Mrs. Mitcham had had some moments of painful indecision before doing anything with the gong. It was altogether a most awkward morning for her. She had never yet been placed in such a position. Husband and wife, of course, and all that—she knew all that; but still it did feel awkward, and she had a queer reluctance to rousing them—almost as if they were dangerous, as well as embarrassing, to have loose about the flat. Yet it was breakfast time. Orders were for nine sharp. She did finally get herself to the gong and timidly tapped it, divided between duty and her odd reluctance to see her mistress and the young gentleman come out of that room, to have to face them....
‘Stay there, my darling love,’ said Christopher, smoothing the pillows and tucking Catherine up as tenderly as if she were a baby. ‘I’ll bring you your breakfast.’
‘I—never do get up to breakfast,’ she said, after a moment’s hesitation, smiling at him as he bent over her—she, who had not once during the whole of George’s time missed being down on the stroke of half-past eight to pour out his coffee for him and kiss him good-bye on the door-mat. ‘Good-bye, little woman,’ George used to say, waving to her before the lift engulfed him. In those days good husbands of good wives frequently called them little women.
Here now was her chance. She would establish a custom that might save her. And if she never had got up to breakfast it wouldn’t worry Christopher that she never did, and he wouldn’t, frowning with concerned perplexity, ask her searching questions as to being not well. So, by sleeping on into the mornings after he had gone to work, she might catch up with rest and dodge those horrid furrows exhaustion was dragging down her face.
So the habit was started, and Mrs. Mitcham learnt not to expect to see her till lunch-time. Sometimes she even slept later, and once or twice stayed in bed all day, not getting up till just in time to dress for dinner. This, however, only happened during the first two or three weeks. As time went on Mrs. Mitcham began to be able to count on her mistress’s having her bath at twelve o’clock and being ready by one.
Mrs.
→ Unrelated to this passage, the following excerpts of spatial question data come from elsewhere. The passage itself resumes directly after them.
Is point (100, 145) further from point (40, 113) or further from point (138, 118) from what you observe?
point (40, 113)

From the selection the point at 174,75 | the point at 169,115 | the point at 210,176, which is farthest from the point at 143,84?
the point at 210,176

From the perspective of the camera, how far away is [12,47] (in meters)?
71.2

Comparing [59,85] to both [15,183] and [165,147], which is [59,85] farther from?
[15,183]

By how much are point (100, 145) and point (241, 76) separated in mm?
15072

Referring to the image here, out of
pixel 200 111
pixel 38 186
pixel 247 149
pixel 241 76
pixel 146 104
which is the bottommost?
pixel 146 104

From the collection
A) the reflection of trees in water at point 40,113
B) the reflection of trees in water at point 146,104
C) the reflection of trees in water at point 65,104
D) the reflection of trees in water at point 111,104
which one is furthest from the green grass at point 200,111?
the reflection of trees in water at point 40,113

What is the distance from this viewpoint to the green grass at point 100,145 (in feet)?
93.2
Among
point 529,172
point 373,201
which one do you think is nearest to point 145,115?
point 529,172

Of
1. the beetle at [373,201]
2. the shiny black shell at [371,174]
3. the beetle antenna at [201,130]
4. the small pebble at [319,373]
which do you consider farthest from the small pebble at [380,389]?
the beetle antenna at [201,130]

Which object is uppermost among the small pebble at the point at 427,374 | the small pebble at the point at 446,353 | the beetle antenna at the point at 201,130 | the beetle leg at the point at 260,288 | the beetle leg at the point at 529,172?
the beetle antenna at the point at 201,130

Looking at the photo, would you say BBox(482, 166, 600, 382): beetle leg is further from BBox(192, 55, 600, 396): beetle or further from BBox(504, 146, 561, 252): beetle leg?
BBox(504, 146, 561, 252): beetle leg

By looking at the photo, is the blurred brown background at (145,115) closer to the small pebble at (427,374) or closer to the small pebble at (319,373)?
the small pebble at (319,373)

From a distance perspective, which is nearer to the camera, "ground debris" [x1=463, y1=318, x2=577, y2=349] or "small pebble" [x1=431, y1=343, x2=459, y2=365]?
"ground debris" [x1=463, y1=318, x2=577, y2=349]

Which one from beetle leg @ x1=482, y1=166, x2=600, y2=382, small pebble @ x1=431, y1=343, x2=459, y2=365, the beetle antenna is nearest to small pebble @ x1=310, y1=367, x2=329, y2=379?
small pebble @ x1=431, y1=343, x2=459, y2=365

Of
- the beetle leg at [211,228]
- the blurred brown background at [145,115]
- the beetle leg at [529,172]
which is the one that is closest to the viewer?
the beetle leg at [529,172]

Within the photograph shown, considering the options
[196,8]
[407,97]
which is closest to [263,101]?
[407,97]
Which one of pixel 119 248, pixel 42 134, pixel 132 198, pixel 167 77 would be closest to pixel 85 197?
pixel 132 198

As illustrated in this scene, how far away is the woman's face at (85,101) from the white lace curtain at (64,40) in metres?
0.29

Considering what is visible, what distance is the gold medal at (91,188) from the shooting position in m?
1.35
Mitcham was all for her resting and taking care of herself, for she was much attached to Catherine, but she couldn’t help feeling—she didn’t permit herself to think it, but she couldn’t help feeling—that there was something unbecoming in this turning of day into night. There was plenty of night, Mrs. Mitcham thought, for those who chose to take it, but of course if——
Mrs. Mitcham, folding up her mistress’s garments, shook her head. And the garments too—she shook her head at them. Such things had not hitherto been part of Mrs. Cumfrit’s outfit. Good things she had had, as good of their kind as one would wish to see,—lawn, silk, fine embroideries,—but never what Mrs. Mitcham called flimsies. These were flimsy, and not only flimsy but transparent. Every time Mrs. Mitcham saw them she was shocked afresh. She couldn’t get used to them. Mrs. Cumfrit—she corrected herself, and said Mrs. Monckton—had gone out and bought them the first afternoon of her return from the Isle of Wight; and she so careful about coals, and turning the electric light out. There were six nightgowns that you could pull through a wedding-ring, they went so into nothing. Chiffon nightgowns. Different colours. Pink, lemon-colour, and so on; and all of them you could see through as plain as daylight. It was a mercy, thought Mrs. Mitcham, that it was dark at night. She, who prided herself on Catherine and had always thought her the ideal of what a lady should be, was much perturbed by these nightgowns. And the bathroom too—such a litter there now of scented dusting powder, and scented crystals, and flagons of coloured liquid that smelt good but improper, thought Mrs. Mitcham, furtively sniffing; what would poor Mr. Cumfrit say to his bathroom now, he who had never had a thing in it but a big sponge and a piece of Pears’ soap?
It was after the visit of the Fanshawes that Mrs. Mitcham first found a lip-stick on Catherine’s dressing-table. She was immensely upset. No lady she had had to do with had ever had such a thing on her dressing-table. Powder was different, because one needed powder sometimes for other things besides one’s face, and also one powdered babies, and they, poor lambs, couldn’t be suspected of wanting to appear different from what God had made them. But a lip-stick! Red stuff. What actresses put on, and those who were no better than they should be. Her mistress and a lip-stick—what would Miss Virginia say?